On the bus she will throw coy glances and little smiles at men sitting opposite her. The type that I’m sure many of us have used in our misspent youth’s to attract the attention of an attractive person standing on the other side of the nightclub. It is frightening! She is only eight years old. What will she be like when she is fourteen?
She knows it is wrong, but she doesn’t understand why and probably never will. If we are watching she manages to control her urge to seek attention from strangers. But as soon as our backs are turned, even just for a second, she will start making her moves and working her magic. I know there are deeply routed psychological reasons for this, caused by trauma, but it is very difficult to watch your child throw themselves at other people without a backward glance.

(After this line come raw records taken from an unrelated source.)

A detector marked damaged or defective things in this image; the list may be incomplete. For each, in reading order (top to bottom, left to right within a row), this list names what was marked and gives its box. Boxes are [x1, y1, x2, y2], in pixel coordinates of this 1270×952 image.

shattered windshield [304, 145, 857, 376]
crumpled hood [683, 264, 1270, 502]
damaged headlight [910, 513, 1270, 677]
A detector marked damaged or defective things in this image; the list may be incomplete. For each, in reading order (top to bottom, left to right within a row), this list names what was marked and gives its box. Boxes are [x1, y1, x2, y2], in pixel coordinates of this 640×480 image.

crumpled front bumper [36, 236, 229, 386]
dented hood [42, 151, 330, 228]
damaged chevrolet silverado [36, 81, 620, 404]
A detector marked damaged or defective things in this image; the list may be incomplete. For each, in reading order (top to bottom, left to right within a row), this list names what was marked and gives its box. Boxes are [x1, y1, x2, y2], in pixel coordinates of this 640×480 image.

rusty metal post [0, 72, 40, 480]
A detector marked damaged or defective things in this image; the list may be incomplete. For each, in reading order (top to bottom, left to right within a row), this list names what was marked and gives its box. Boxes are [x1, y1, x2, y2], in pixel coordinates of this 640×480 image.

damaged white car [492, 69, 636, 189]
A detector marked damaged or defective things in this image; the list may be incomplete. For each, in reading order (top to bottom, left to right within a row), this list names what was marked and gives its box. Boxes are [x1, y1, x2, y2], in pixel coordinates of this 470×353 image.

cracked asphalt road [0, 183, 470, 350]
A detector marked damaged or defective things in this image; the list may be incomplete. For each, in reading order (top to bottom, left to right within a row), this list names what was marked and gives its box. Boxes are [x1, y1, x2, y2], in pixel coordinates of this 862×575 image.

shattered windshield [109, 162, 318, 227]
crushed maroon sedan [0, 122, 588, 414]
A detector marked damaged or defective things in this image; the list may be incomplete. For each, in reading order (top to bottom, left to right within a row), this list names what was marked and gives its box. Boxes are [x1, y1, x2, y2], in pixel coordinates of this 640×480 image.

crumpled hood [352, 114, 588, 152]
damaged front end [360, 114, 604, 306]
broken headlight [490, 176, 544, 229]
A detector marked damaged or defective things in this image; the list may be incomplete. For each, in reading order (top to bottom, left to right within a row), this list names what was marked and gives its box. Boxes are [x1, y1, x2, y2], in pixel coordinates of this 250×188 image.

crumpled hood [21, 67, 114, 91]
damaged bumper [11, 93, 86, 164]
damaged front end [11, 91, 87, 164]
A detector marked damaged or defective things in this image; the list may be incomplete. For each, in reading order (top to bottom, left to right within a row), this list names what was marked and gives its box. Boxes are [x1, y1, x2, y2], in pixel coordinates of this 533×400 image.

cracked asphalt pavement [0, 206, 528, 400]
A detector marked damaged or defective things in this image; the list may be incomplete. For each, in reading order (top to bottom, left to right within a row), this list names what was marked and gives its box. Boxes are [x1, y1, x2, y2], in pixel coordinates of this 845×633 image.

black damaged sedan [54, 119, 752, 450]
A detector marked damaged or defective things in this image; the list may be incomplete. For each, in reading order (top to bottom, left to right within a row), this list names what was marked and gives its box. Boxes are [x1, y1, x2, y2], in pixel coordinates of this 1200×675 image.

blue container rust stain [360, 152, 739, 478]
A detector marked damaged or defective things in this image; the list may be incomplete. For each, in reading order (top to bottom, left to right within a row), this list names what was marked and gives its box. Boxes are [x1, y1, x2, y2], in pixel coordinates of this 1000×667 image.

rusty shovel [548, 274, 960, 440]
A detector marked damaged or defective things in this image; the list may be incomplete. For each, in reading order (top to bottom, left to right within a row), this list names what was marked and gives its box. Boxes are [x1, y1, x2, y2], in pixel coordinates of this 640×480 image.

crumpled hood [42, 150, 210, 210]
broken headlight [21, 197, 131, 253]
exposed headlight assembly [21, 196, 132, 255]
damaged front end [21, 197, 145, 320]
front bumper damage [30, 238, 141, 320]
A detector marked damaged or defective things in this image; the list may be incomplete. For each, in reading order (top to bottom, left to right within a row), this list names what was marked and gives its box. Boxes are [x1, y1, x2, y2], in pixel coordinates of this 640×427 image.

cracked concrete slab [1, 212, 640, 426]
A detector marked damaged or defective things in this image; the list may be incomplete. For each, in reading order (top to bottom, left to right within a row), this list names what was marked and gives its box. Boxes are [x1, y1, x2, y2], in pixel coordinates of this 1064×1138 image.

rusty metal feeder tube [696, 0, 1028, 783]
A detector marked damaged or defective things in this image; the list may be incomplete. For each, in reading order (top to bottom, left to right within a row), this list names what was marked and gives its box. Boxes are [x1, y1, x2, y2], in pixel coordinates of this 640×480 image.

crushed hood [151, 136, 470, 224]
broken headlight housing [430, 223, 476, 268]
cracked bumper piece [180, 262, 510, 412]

Winnie summed it up in her own words yesterday when we left her with a professional child carer for the first time. Until now we have only ever left her with very close friends or family members. The child carer had visited us the week before to spend time with Winnie and get the low-down on her behaviour, but to all intents and purposes she was a stranger. I thought this might worry Winnie a bit. I couldn’t be more wrong! I should have know that in fact she was extremely excited by the prospect (you can always hope). “I don’t mind who looks after me,” she said. And that is exactly it. She doesn’t. As despite all our efforts her attachments are still very shallow and probably always will be.
Unfortunately Winnie’s learning difficulties mean she doesn’t have the intellectual capacity to process anything that has happened to her. She probably won’t ever be able to understand, or come to terms with it. At eight years old she still doesn’t understand the concept of family. The professionals are beginning to come to the consensus of opinion that she never will be able to process anything. This is something we were warned could be the case six years ago.
This is probably how she will always be.
Winnie may never be able to keep herself safe, which means she may never be able to live independently.
And that is the most heartbreaking bit about it. Winnie will probably never have the life she wants because she cannot manager her own behaviour and no amount of therapy or love will change that.